The death of Sidney J.Perelman at the age of 75 marks thc close of a chapter in the bumpy history of written humour. Fortunately for lovers of linguistic slapstick, Perelman represented the start of a tradition rather than its closure, and some consolation for his disappearance may be found in the written — but not the oral — humour of his most accomplished disciple, Woody Allen. Perelman was always the writer's humourist because his art was based on the absurdity of the yellow press and hack work generally. He once claimed, not without a perverse pride, 'as a writer, I've read all the worst that has been thought and said by man. I practically blinded myself throughout youth by reading all the trash that's ever been written, mingled with an education in Greek and Latin, the results of which were dubious'. They were not so much dubious as unique, for Perelman acquired the knack of being able to fall into the rhythms and vocabulary of any branch of bad writing you cared to name, delighting particularly in exposing, with the scalpel of deadly pastiche, the congenital brain deformities of pulp magazine editors.

There is little need at this stage to campaign on behalf of his essays; there are 19 published volumes of them to fight their own battles, and it is hard to imagine that Crazy Like a Fox will ever be bereft of an audience so long as there are readers looking for a laugh from the printed word. Of two other areas of his life, his stormy liaison with the Marx Brothers, and his forays, almost unknown to the British, into the Broadway musical theatre, much remains to be disclosed and discussed. Perelman was effusive on the first theme, reticent on the second. There was no doubt of his anger over the treatment he received from Groucho, who accused him of being an intellectual snob, of snatching credit for jokes which were not his, of being a charlatan, of murdering Abraham Lincoln and sinking the Titanic. Perelman retaliated by observing mildly that 'anybody who ever worked for the Marx Brothers would rather be chained to a galley and lashed at tenminute intervals'. Much dust will need to settle before posterity reaches a verdict, but as an interim opinion which takes into account Groucho's impossible public persona, it is hard to believe that Perelman did not have a large hand in a movie which credits him as scriptwriter and which opens with the following exchange: Ship's Officer: Sorry to report four stowaways on board. Captain: How do you know there are four of them?
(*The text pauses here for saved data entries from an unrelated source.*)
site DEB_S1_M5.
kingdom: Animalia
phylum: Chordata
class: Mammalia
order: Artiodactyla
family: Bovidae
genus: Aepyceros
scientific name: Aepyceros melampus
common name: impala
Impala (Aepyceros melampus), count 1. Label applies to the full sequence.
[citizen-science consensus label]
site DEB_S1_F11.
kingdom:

Ship's Officer: They keep singing 'Sweet Adeline'. As to Perelman's involvement as librettist in the musical theatre, it is perhaps the episode in his career above all others which he ought to have written about in detail but never did. The last time I saw him, at a Spectator lunch shortly before his last illfated journey through the desert of Antarctica or somewhere on a penny-farthing bicycle, we persuaded him to recount the extraordinary tale of One Touch of Venus, the 1943 Broadway hit which qualifies as the most spectacular conjunction of disparate talents in this century. Kurt Weill wrote the music, Perelman the book, Ogden Nash the lyrics. The show was adapted from a novel by F.Anstey, Elia Kazan staged it, Agnes de Mille choreographed it, and the heroine was to have been Dietrich. Perelman explained how Marlene told Weill over the phone that She was rejecting the role because it was 'too dirty', at which Weill, who had forsworn the German tongue ever since his eviction by Hitler, broke his golden rule and burst into spectacular Teutonic recriminations. The show eventually opened with Mary Martin as heroine, ran 567 performances, and left posterity one beautiful standard song in 'Speak Low'.
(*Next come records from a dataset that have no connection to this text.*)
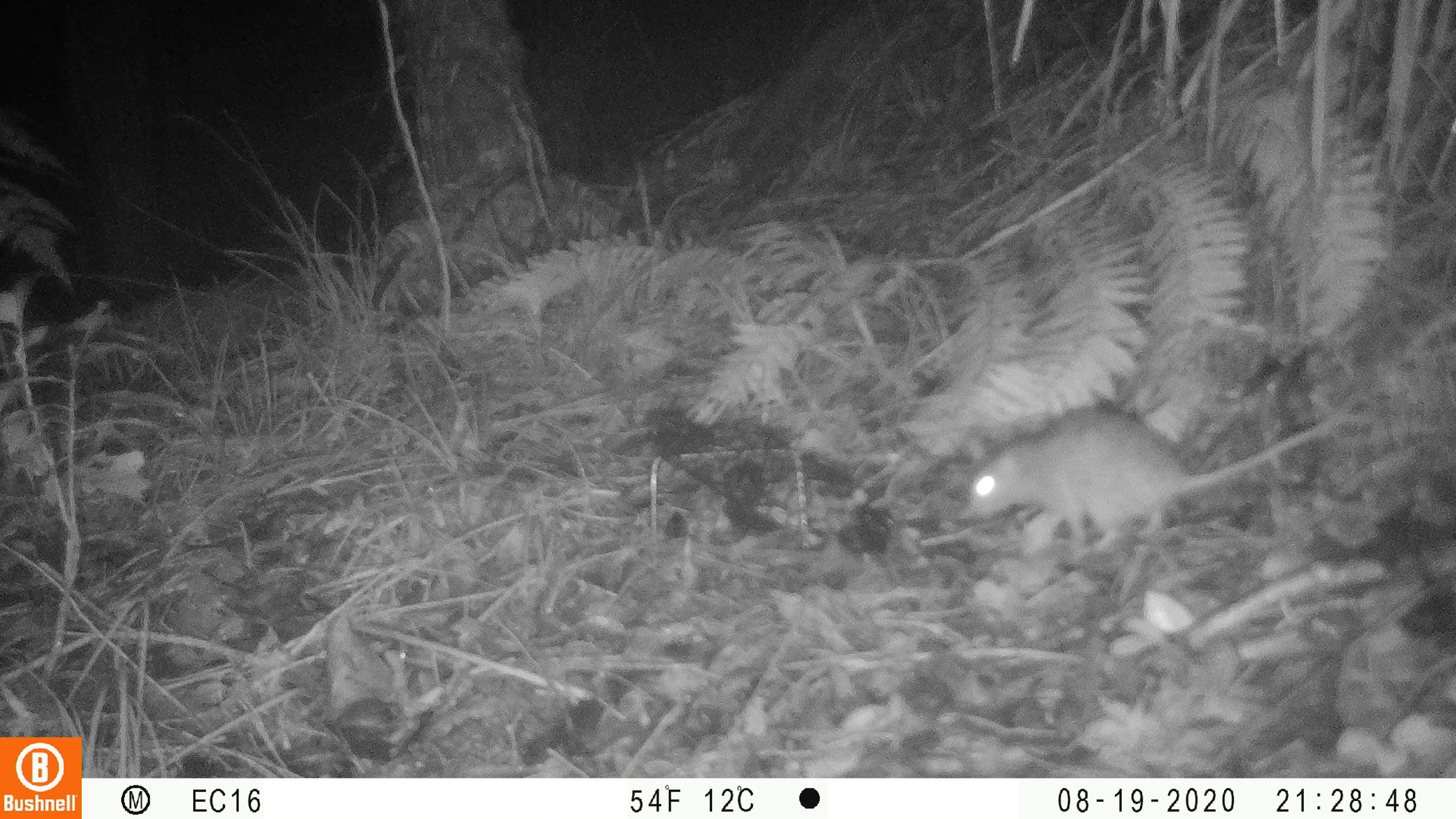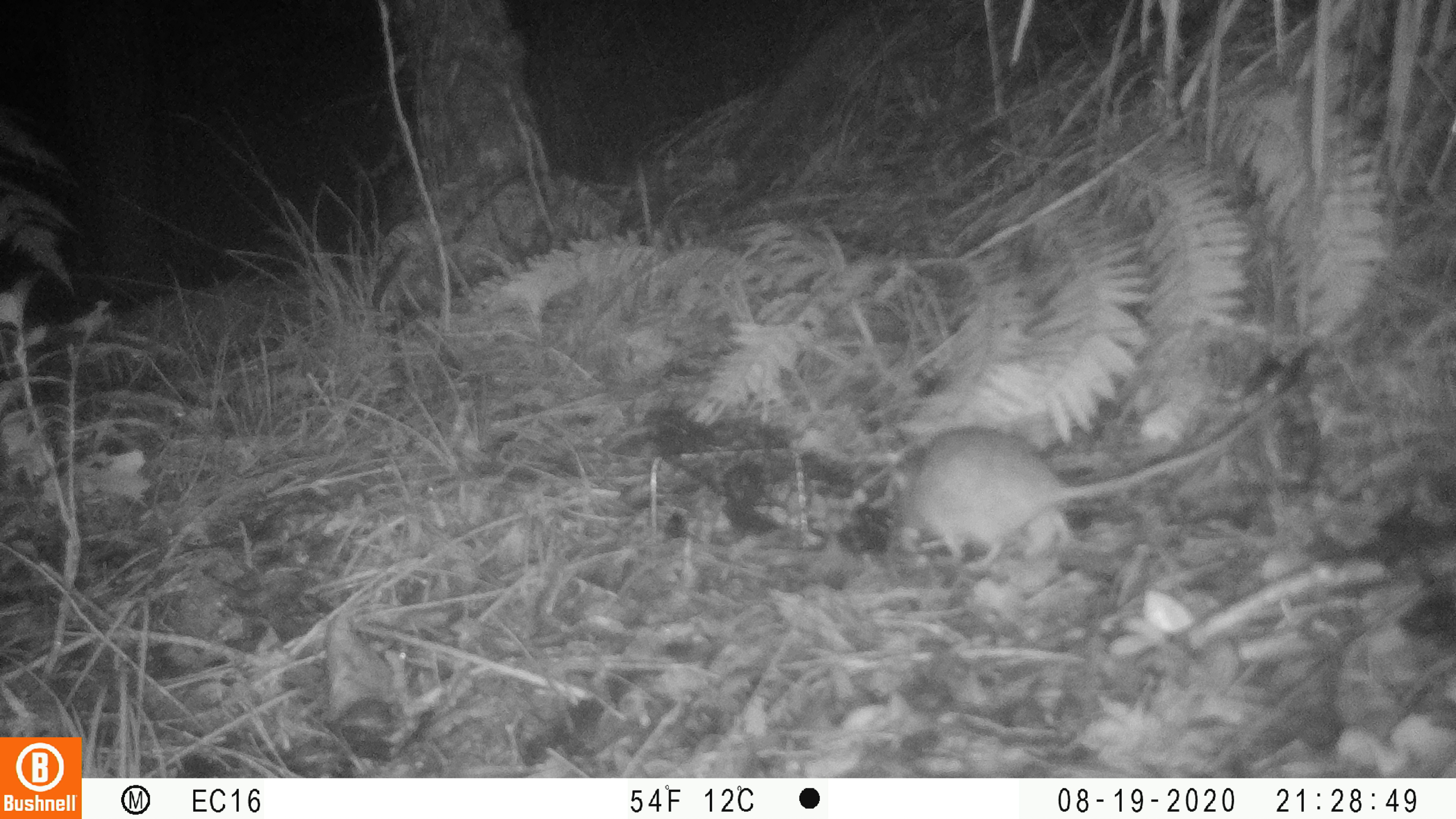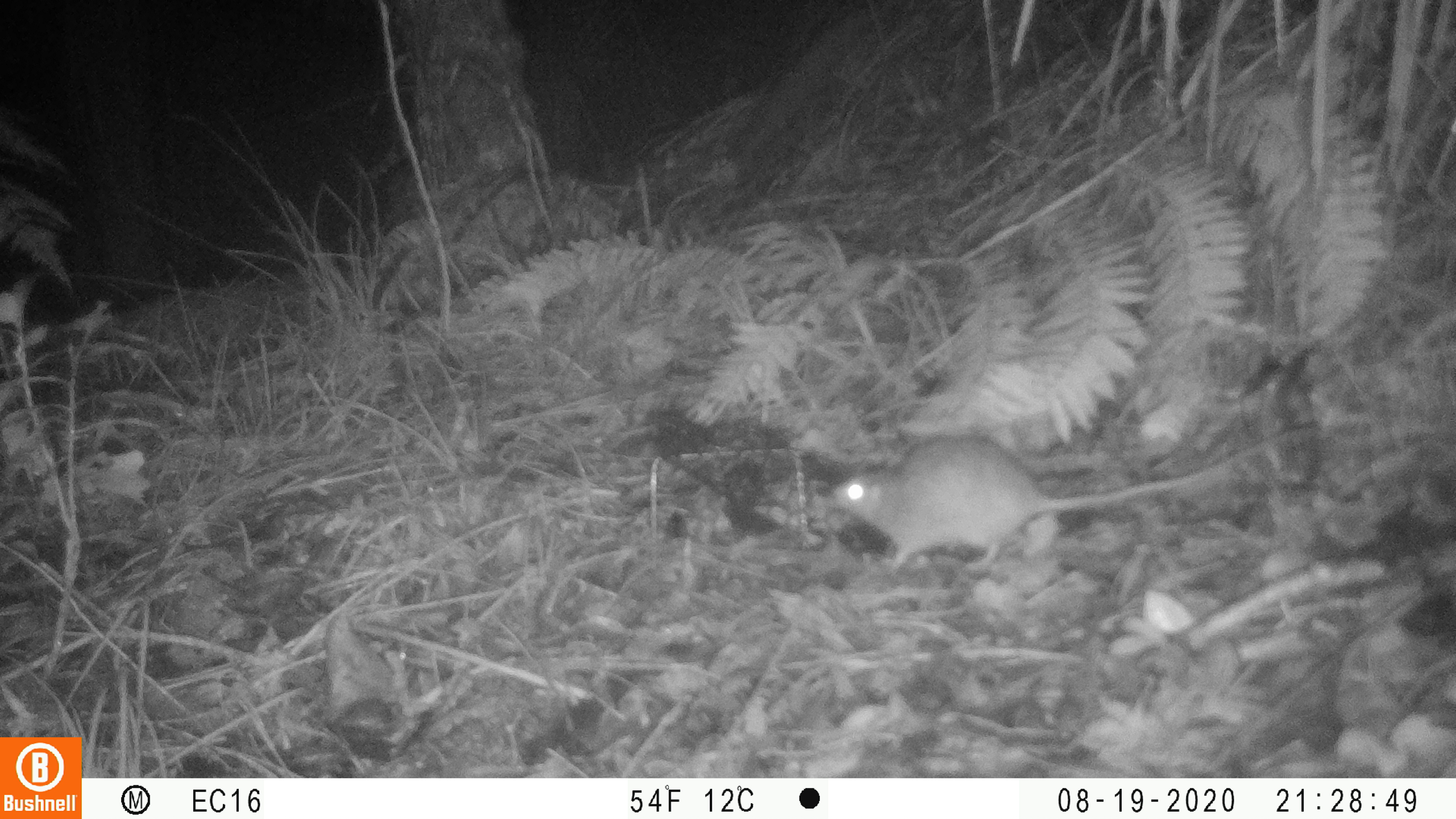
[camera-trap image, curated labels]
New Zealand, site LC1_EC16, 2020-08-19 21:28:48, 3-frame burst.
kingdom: Animalia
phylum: Chordata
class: Mammalia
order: Rodentia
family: Muridae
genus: Rattus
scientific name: Rattus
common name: rat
That Perelman, who played an honourable part in the genesis of One Touch of Venus should never have written about it, is intensely revealing of the kind of writer he became. He had steeped himself so thorougly in the absurdities of literary ineptitude that he found it difficult to deliver a sober manuscript. His language had become too ornate, his vocabulary too magnificently ripe, to scale down to the lineaments of autobiographical sobriety.

However, towards the end of his life, in a reminiscent series characteristically entitled Cloudland Revisited he described the movie and stage crushes of his adolescence, giving a strong hint of what he might have achieved with a book of memoirs had he ever got around to the task. One stifling London night in the freakish summer of '76, he told me that some time ago a New York publisher had paid him a huge advance on just such a volume of autobiography, When I asked him if he had started on it, he replied that no, he hadn't, but he had at least started spending the money. After his attendance at the Doughty Street lunch, I resolved to pursuade him to write the One Touch of Venus episode for the Spectator I am certain he would have done so, because he seemed genuinely astonished that anyone at the lunch table showed any interest in it. I had all my arguments arranged. I grieve that I will never be able to use them now. I grieve also for the death of Rick O'Shea the Irish Marksman, for the passing of that member of the Raj who picked up a jewelled knife dropped by a native janissary, and 'returned it to him with cringing servility — in the small of the back', I mourn for Lafcadio Mifflin, for the theatre management of Savacool and Thaumaturge, for Undaprivolo, the Masai hunter, and for Afya Afyakievitch, who once 'dislodged a piece of horse-radish from his tie and shied it at a passing Nihilist'.